Mercian Educational Trust given DfE Notice to Improve

The Department for Education has issued a formal Notice to Improve to Mercian Educational Trust. The letter was sent to the chair of trustees, Sharon Tilki, on 10 November 2025 and published on 12 December 2025. We’ve set out what this means for you as a parent, member of staff, or student, and the dates you can mark in your diary.

Why the notice? The department says the trust breached several rules in the Academy Trust Handbook (2023 to 2025). These include the duty on the accounting officer to assure the board that the trust is complying with funding rules, the requirement to have a chief financial officer, and the need for strong internal controls and risk management. The letter also cites missing or late monthly management accounts, incomplete publication of high pay bandings on the website, gaps in internal scrutiny, and delays to audited accounts and required returns.

What changes right now? Certain financial freedoms are suspended until the department is confident the trust is back on track. That means the trust must get approval in advance for things like special severance or compensation payments, writing off debts, major asset disposals, long leases on buildings, and moving or pooling core government funding known as GAG. This is designed to keep tight oversight while improvements are made.

For families and pupils, school continues as normal. This is about the trust’s financial governance, not classroom teaching. The department will monitor progress through regular reviews and can escalate if improvements stall, including changing the conditions or, in the most serious case, ending the funding agreement. That is not the default path-but it is set out as a possible consequence.

The immediate timeline is clear. By 31 December 2025, the department expects audited financial statements, the management letter and the internal scrutiny report. The Academy Accounts Return must be submitted by its usual deadline. The School Resource Management Self-Assessment Checklist for 2023/24 was due by the end of November 2025, with 2024/25 due by the standard date.

There are near-term checkpoints too. The trust must produce monthly management accounts that meet the 2025 Handbook standard-covering income and spending, cash flow and a balance sheet-for November 2025 through January 2026, and share these with the department by the end of January 2026. Evidence of internal scrutiny activity, including committee or board minutes showing discussion, was due by 5 December 2025.

Two pieces of external support are baked in. First, a School Resource Management Adviser (SRMA) deployment focused on financial governance must be commissioned by December 2025, with the resulting report and an action plan shared. Second, an External Review of Governance commissioned in July 2025 must be submitted to the department, with the trust showing how it will act on each recommendation.

The notice also sets a test of follow-through. The trust needs to provide evidence that recommendations from the SRMA and the External Review of Governance have been actioned-or explain why not-and demonstrate that the breaches listed have been addressed. This condition runs until all actions are complete, with progress discussed at regular engagement meetings with the department.

Transparency matters here. The department requires the trust to publish the notice on its website within 14 days of it appearing on GOV.UK and to keep it there until the notice is lifted. The letter is signed by Sue Lovelock, Regional Director for the West Midlands, and Lindsey Henning, Director for Schools Financial Support and Oversight, confirming the formal status of the intervention.

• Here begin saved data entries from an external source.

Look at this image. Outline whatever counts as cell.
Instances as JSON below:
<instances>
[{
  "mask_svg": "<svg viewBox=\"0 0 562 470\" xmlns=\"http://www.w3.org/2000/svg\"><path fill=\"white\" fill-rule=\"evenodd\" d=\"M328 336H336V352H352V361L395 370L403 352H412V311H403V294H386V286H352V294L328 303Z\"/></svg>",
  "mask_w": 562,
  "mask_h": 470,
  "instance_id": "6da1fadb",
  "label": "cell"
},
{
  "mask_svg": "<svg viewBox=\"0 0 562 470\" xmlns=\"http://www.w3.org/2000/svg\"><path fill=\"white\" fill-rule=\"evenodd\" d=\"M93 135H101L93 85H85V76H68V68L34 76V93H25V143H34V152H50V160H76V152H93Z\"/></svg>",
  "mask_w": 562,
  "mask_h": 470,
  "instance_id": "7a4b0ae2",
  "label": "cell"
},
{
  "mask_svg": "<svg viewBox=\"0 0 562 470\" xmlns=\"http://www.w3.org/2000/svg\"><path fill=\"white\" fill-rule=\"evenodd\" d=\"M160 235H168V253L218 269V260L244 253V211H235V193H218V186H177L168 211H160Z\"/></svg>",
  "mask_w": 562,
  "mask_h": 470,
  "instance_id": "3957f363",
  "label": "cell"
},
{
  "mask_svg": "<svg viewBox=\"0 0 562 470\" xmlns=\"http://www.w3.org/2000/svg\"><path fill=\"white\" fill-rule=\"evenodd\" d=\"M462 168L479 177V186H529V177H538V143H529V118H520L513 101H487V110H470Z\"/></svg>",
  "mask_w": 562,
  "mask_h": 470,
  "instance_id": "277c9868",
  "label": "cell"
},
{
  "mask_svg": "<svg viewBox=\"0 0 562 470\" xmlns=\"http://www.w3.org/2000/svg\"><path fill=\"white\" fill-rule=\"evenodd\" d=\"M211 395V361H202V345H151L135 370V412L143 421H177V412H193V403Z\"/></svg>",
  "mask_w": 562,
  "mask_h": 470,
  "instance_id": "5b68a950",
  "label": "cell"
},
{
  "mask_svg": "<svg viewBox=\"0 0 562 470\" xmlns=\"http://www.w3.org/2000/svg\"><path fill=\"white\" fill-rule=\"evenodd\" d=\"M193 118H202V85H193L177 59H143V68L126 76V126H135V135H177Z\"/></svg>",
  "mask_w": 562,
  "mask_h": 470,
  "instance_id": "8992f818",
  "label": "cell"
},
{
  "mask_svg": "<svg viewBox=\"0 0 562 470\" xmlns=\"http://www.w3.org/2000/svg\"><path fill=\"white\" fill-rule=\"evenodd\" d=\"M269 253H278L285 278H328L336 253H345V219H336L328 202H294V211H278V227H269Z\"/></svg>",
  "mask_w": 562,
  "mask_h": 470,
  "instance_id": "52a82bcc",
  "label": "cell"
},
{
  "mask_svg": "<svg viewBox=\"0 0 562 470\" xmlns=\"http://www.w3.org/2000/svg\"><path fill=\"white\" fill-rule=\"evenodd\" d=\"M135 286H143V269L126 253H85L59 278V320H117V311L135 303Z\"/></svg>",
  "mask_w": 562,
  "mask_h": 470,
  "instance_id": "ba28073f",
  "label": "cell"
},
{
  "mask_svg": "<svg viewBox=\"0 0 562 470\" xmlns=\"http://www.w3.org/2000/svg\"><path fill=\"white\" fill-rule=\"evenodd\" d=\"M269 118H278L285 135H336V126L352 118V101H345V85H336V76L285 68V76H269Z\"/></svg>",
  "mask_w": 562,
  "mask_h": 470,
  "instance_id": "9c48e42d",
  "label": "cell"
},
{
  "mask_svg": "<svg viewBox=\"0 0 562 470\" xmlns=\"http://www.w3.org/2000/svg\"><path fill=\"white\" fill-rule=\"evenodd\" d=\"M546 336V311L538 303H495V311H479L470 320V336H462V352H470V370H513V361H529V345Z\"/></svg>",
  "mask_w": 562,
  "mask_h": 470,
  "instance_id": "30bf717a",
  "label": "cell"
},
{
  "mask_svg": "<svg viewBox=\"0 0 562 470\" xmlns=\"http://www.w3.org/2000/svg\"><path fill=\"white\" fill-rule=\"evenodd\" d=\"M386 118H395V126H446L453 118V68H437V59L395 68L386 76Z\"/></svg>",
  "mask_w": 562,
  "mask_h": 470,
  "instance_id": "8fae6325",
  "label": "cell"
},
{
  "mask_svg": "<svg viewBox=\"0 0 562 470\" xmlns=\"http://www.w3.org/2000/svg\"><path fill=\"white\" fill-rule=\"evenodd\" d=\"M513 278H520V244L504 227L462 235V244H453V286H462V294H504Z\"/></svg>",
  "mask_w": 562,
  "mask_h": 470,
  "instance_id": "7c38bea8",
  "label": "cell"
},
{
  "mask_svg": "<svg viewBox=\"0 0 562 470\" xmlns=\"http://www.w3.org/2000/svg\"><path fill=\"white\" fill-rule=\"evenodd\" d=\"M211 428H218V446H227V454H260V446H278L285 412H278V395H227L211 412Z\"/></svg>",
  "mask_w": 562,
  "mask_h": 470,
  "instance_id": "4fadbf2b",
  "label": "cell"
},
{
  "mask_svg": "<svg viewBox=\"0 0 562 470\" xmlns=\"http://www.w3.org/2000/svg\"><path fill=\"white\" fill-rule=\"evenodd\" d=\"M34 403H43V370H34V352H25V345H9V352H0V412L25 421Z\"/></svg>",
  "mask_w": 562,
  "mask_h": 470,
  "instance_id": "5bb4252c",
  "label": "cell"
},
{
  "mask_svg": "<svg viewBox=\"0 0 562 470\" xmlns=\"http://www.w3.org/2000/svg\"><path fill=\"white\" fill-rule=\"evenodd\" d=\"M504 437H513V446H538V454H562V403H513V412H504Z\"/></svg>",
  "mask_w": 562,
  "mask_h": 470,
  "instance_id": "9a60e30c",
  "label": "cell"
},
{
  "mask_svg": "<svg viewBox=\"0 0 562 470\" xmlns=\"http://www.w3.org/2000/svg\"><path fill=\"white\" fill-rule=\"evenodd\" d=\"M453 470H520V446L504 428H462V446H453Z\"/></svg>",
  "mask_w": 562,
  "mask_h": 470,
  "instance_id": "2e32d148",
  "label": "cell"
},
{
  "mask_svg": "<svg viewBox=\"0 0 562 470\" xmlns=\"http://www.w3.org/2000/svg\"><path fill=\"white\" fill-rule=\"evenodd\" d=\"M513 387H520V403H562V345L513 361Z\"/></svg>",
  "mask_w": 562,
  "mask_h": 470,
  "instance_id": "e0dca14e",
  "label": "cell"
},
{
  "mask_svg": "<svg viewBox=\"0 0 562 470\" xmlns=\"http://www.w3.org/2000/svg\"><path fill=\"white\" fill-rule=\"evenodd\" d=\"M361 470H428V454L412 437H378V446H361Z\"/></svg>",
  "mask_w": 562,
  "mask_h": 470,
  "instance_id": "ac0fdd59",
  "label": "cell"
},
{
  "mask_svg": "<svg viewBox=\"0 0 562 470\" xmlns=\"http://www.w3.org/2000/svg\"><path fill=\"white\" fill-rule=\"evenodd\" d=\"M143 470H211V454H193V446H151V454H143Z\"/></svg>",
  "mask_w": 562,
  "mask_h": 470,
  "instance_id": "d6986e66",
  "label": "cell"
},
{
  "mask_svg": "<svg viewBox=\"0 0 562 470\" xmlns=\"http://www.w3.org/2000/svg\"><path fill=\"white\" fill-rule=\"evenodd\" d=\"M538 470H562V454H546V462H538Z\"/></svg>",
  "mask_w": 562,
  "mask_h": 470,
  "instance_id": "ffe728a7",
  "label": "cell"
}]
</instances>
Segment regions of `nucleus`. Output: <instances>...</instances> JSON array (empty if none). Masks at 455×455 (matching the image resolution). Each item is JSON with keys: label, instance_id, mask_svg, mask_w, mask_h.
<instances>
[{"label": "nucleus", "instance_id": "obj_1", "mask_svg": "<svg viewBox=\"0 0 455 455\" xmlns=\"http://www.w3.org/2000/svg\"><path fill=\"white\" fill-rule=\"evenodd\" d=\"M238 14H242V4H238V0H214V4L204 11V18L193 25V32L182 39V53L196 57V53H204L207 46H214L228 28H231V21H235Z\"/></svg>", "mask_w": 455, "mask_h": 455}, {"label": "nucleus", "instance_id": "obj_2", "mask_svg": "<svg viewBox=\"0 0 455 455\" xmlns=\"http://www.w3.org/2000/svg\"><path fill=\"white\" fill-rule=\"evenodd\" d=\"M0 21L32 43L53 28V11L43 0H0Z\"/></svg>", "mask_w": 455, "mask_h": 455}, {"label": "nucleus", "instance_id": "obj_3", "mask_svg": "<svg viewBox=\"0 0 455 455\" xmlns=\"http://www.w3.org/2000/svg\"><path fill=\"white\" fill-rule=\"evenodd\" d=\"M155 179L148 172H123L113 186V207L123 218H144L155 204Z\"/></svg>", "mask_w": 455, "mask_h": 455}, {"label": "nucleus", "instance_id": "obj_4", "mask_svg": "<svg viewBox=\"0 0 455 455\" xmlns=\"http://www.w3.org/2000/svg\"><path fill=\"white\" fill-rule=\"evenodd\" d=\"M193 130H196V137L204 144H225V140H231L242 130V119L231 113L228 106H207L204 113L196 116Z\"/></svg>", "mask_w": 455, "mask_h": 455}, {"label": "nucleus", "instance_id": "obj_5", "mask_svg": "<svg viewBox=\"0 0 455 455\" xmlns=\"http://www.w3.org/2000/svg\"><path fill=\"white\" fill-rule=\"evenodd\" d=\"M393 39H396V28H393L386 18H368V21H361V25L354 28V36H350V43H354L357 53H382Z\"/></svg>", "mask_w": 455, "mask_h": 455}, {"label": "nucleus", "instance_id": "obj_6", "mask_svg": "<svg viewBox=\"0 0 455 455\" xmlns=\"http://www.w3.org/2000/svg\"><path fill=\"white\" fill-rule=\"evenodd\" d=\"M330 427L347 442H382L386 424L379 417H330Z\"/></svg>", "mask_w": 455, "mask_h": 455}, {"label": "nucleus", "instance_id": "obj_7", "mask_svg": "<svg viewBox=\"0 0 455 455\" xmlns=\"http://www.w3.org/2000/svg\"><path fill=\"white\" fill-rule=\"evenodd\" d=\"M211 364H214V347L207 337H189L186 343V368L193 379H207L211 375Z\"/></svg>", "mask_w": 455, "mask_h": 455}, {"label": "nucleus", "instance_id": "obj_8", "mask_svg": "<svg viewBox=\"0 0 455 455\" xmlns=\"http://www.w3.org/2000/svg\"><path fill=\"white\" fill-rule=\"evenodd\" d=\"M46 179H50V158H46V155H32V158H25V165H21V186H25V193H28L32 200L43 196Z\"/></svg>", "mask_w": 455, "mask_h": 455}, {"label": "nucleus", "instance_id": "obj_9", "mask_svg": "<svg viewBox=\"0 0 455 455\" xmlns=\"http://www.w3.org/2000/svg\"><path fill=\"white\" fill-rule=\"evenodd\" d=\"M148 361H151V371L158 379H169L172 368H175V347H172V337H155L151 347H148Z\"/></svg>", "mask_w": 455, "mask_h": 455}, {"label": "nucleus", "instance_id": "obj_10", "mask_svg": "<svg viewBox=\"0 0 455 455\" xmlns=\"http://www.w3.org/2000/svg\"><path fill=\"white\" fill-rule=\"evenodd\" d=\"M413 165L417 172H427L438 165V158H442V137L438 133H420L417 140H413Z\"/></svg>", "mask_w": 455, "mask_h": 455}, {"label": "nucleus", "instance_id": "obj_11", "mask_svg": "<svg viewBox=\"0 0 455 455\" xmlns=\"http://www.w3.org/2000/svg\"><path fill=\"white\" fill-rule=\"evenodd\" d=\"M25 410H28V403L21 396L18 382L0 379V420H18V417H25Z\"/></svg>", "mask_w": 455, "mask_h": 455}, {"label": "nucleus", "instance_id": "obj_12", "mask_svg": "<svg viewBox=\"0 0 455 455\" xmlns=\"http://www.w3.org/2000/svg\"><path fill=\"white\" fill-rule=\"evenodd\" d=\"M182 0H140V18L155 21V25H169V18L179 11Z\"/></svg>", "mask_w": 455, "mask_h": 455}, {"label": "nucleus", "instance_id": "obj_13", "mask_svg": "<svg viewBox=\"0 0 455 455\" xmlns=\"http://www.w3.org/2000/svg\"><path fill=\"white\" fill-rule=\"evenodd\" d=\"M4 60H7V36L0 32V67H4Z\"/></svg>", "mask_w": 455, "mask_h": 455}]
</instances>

A quick primer, so you can read updates with confidence: in an academy trust, the board is responsible for oversight; the accounting officer takes personal responsibility for compliance; a qualified chief financial officer oversees day-to-day finance; and internal scrutiny gives independent assurance that controls and risk management are working. Monthly management accounts should go to the chair and be considered by the board. These aren’t optional extras-they’re the basics of running a public body with children’s education at stake.

If you’re a member of staff, the department explicitly encourages trusts to support colleagues during periods of change and signposts the Education staff wellbeing charter. If you’re a parent or student, you can expect the trust to keep you informed as milestones are met. The notice will be lifted once all conditions are satisfied and the trust is fully compliant with the latest Handbook.